- [The problem] Find every line in the material that contains the word "camera" and copy each of those lines.

/---

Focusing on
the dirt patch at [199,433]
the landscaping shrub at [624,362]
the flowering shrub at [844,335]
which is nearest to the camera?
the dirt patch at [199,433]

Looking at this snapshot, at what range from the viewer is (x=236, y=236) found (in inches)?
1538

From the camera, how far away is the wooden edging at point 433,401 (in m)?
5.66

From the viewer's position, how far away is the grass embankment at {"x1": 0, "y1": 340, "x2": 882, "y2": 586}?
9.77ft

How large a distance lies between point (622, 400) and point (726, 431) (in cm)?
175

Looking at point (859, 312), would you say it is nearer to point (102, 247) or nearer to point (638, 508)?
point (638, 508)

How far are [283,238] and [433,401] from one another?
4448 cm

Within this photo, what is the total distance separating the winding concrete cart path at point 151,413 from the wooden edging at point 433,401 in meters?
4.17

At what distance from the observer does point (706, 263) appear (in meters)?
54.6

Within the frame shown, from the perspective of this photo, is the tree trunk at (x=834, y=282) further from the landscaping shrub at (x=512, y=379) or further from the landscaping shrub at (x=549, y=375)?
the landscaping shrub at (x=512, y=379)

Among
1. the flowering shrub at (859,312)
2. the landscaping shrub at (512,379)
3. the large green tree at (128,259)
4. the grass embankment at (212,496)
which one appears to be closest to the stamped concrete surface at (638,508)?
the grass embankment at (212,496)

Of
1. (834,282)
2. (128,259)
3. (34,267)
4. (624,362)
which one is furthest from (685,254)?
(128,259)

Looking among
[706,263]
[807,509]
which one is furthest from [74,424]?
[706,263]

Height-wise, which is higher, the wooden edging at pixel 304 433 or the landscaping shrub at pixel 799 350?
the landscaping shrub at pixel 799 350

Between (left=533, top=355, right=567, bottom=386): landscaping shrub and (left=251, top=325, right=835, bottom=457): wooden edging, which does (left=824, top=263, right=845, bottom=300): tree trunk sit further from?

\---

- [Response to this exercise]
which is nearest to the camera?
From the camera, how far away is the wooden edging at point 433,401 (in m)?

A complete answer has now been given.